▸ **Task list**:
**A.** For each statement, say whether it agrees with the Openwave press release, answering yes or no and quoting the deciding words: (i) PROXY Governance recommends that stockholders vote for Openwave's incumbent directors; (ii) ISS recommended voting for both of Harbinger's nominees; (iii) the Annual Meeting of Stockholders is set for January 12, 2007.
**B.** Reproduce the Openwave press release word for word from "PROXY ADVISORY FIRM RECOMMENDS" to "proxy card TODAY.".
**C.** According to the Openwave press release, which proxy card should stockholders use to follow PROXY Governance's recommendation?

▸ **Extracted text**:

FOR IMMEDIATE RELEASE

 

PROXY ADVISORY FIRM RECOMMENDS THAT STOCKHOLDERS VOTE FOR OPENWAVE’S INCUMBENT DIRECTORS

 

Openwave Urges Stockholders to Vote For its Incumbent Directors

 

Redwood City, California, January 12, 2007 – Openwave Systems, Inc. (Nasdaq: OPWV), today announced that PROXY Governance, Inc., a leading proxy advisory firm, recommends that all stockholders vote FOR Openwave’s incumbent directors at the Company’s January 17, 2007 Annual Meeting of Stockholders. To follow PROXY Governance’s recommendation, Openwave stockholders should vote FOR Openwave’s incumbent directors on the Company’s WHITE proxy card TODAY.

 

Openwave also issued the following statement in response to the recommendation by Institutional Shareholder Services (“ISS”) that shareholders vote for the election of one of Harbinger’s nominees, but not their other nominee, at the Openwave Annual Meeting:

 

We strongly believe that neither of Harbinger’s hand-picked nominees are qualified to serve on Openwave’s Board of Directors and that Openwave stockholders should reject Harbinger’s nominees. A vote for even one of their nominees is a vote for Harbinger’s self-serving agenda.

▸ **Stored data**:
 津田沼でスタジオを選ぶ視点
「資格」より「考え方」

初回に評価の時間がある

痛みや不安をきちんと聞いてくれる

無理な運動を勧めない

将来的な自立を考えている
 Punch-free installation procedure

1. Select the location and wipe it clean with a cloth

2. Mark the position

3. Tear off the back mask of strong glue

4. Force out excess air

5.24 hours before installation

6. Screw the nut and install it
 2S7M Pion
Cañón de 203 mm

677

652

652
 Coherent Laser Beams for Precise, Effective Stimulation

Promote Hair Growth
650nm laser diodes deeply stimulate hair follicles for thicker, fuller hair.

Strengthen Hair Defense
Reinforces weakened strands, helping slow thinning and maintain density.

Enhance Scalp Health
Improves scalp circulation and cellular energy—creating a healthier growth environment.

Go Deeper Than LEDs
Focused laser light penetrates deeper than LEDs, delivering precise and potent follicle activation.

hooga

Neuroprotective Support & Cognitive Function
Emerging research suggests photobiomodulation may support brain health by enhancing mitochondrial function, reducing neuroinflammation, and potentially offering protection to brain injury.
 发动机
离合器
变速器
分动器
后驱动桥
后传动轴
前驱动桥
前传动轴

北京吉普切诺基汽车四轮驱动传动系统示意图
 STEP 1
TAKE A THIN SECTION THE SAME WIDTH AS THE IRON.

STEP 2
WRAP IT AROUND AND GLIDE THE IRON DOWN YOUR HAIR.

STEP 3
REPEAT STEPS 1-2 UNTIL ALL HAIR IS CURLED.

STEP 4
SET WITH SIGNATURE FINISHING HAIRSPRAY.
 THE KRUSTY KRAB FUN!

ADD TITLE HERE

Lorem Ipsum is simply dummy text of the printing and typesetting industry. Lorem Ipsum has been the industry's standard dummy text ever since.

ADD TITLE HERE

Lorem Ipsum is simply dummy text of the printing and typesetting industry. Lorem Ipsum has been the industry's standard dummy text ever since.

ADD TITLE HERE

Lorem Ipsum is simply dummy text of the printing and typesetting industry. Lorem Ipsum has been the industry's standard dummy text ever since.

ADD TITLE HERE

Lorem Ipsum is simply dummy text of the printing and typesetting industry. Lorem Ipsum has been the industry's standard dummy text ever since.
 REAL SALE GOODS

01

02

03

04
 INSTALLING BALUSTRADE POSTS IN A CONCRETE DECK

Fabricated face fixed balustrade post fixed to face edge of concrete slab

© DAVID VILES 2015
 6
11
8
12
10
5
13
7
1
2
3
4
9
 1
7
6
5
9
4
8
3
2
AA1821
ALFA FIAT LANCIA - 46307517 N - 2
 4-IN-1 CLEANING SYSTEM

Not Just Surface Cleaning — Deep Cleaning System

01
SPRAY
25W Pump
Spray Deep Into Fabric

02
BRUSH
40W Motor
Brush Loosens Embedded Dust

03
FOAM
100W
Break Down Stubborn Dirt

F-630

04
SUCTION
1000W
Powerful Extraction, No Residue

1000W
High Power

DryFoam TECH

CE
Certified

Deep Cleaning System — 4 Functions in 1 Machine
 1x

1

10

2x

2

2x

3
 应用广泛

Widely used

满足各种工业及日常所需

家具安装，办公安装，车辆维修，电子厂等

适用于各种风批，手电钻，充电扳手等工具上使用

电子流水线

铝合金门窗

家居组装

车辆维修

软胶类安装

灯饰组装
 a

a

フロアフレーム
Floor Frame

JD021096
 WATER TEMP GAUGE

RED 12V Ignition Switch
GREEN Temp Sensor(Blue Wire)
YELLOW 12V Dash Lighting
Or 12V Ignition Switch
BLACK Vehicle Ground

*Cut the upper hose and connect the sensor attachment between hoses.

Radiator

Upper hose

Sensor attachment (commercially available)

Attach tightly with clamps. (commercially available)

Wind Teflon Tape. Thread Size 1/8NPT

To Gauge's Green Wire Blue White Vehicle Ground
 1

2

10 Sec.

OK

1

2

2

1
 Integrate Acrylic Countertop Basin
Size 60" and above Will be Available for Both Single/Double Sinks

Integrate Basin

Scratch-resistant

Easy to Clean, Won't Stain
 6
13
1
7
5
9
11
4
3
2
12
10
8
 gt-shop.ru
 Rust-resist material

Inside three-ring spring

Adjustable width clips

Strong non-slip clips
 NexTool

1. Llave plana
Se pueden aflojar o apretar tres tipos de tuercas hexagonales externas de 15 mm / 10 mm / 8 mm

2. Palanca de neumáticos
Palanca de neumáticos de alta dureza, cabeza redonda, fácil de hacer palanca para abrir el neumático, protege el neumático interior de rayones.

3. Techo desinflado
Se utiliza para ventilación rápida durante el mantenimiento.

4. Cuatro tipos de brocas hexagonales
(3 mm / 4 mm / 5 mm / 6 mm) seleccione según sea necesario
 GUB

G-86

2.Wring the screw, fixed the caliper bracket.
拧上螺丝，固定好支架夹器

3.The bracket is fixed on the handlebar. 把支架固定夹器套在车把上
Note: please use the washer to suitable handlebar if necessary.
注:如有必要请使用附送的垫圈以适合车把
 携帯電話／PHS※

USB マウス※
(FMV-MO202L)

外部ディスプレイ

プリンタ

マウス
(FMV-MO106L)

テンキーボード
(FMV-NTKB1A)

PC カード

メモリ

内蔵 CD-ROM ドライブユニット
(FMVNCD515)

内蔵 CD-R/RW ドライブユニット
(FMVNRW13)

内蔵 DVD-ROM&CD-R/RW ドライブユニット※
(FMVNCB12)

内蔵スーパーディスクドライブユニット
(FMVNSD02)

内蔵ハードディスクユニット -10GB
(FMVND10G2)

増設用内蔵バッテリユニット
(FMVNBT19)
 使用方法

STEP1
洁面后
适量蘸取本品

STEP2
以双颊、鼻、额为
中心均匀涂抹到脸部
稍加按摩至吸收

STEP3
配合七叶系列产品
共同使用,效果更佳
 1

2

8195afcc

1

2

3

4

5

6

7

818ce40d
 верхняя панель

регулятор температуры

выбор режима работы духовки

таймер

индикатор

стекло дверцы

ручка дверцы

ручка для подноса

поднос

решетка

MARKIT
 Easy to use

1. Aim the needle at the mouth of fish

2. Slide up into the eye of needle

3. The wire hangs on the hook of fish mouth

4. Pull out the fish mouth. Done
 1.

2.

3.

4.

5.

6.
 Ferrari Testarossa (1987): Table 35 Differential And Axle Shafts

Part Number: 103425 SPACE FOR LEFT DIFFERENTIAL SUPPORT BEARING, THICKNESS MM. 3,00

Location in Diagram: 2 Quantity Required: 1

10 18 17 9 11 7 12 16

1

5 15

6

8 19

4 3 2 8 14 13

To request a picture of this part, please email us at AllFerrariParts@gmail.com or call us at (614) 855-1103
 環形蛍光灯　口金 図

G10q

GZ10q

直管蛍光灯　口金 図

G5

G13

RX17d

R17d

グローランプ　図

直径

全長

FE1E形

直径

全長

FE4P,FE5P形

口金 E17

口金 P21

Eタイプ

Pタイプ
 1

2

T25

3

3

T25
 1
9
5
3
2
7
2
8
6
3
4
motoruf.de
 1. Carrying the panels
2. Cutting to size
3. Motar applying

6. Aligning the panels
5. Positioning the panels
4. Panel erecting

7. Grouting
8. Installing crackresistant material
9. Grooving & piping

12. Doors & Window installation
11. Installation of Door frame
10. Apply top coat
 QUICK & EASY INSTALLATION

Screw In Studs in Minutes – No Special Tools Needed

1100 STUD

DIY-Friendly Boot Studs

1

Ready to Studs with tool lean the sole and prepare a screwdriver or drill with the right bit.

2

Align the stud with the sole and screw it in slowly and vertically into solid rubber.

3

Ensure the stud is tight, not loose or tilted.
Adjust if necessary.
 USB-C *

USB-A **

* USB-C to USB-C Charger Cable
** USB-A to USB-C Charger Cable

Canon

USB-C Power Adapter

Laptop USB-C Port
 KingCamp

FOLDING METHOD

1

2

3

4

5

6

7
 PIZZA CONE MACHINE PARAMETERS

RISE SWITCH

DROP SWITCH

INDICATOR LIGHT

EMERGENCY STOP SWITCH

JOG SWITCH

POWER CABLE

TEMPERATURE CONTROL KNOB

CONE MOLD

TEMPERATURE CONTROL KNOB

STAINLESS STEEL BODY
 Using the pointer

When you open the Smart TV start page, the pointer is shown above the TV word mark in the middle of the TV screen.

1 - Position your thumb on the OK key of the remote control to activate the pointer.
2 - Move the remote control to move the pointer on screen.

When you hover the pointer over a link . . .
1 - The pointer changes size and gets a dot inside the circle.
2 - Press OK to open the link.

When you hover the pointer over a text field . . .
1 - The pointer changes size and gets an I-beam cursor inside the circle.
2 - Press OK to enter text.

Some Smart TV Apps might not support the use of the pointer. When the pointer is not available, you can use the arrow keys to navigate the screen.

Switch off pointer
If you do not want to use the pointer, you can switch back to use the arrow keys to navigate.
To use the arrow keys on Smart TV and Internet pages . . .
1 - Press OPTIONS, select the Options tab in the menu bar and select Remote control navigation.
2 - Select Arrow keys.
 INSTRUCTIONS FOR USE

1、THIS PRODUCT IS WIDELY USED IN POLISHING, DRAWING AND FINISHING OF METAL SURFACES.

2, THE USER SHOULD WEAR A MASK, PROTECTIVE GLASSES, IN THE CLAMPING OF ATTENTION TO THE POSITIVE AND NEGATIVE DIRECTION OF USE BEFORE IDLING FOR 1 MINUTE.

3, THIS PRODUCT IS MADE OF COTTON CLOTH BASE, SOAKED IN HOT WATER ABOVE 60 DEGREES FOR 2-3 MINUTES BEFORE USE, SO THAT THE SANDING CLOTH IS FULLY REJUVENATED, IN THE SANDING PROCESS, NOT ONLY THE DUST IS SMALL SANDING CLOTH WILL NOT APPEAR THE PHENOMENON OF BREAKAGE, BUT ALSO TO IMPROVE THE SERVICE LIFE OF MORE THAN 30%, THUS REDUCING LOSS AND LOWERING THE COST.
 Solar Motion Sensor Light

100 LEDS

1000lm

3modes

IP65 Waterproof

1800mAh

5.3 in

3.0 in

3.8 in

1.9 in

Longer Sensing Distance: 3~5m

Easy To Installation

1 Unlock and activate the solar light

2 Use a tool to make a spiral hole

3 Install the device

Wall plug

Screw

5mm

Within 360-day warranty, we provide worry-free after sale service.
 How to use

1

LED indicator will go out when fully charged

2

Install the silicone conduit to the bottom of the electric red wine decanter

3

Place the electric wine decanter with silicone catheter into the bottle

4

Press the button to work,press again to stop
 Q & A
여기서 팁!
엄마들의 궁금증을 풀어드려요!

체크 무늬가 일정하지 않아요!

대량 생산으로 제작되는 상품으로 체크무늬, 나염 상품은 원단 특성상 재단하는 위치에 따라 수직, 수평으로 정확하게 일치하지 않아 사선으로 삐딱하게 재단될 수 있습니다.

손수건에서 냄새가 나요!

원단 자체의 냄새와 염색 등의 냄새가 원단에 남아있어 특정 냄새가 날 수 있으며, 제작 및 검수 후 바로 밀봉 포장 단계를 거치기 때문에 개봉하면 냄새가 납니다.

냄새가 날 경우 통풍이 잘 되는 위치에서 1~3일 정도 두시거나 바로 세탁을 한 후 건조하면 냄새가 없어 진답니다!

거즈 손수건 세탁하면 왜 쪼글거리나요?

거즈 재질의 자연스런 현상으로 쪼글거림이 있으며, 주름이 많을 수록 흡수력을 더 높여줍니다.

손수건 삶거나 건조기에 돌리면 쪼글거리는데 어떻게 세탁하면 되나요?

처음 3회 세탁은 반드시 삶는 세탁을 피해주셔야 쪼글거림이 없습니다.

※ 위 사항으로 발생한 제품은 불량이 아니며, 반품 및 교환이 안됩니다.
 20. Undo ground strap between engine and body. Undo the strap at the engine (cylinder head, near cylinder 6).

▸ **Answers to the tasks**:
**A.**
(i) Yes: "recommends that all stockholders vote FOR Openwave’s incumbent directors"
(ii) No: "vote for the election of one of Harbinger’s nominees, but not their other nominee"
(iii) No: "the Company’s January 17, 2007 Annual Meeting of Stockholders"

**B.**
PROXY ADVISORY FIRM RECOMMENDS THAT STOCKHOLDERS VOTE FOR OPENWAVE’S INCUMBENT DIRECTORS

 

Openwave Urges Stockholders to Vote For its Incumbent Directors

 

Redwood City, California, January 12, 2007 – Openwave Systems, Inc. (Nasdaq: OPWV), today announced that PROXY Governance, Inc., a leading proxy advisory firm, recommends that all stockholders vote FOR Openwave’s incumbent directors at the Company’s January 17, 2007 Annual Meeting of Stockholders. To follow PROXY Governance’s recommendation, Openwave stockholders should vote FOR Openwave’s incumbent directors on the Company’s WHITE proxy card TODAY.

**C.** The WHITE proxy card.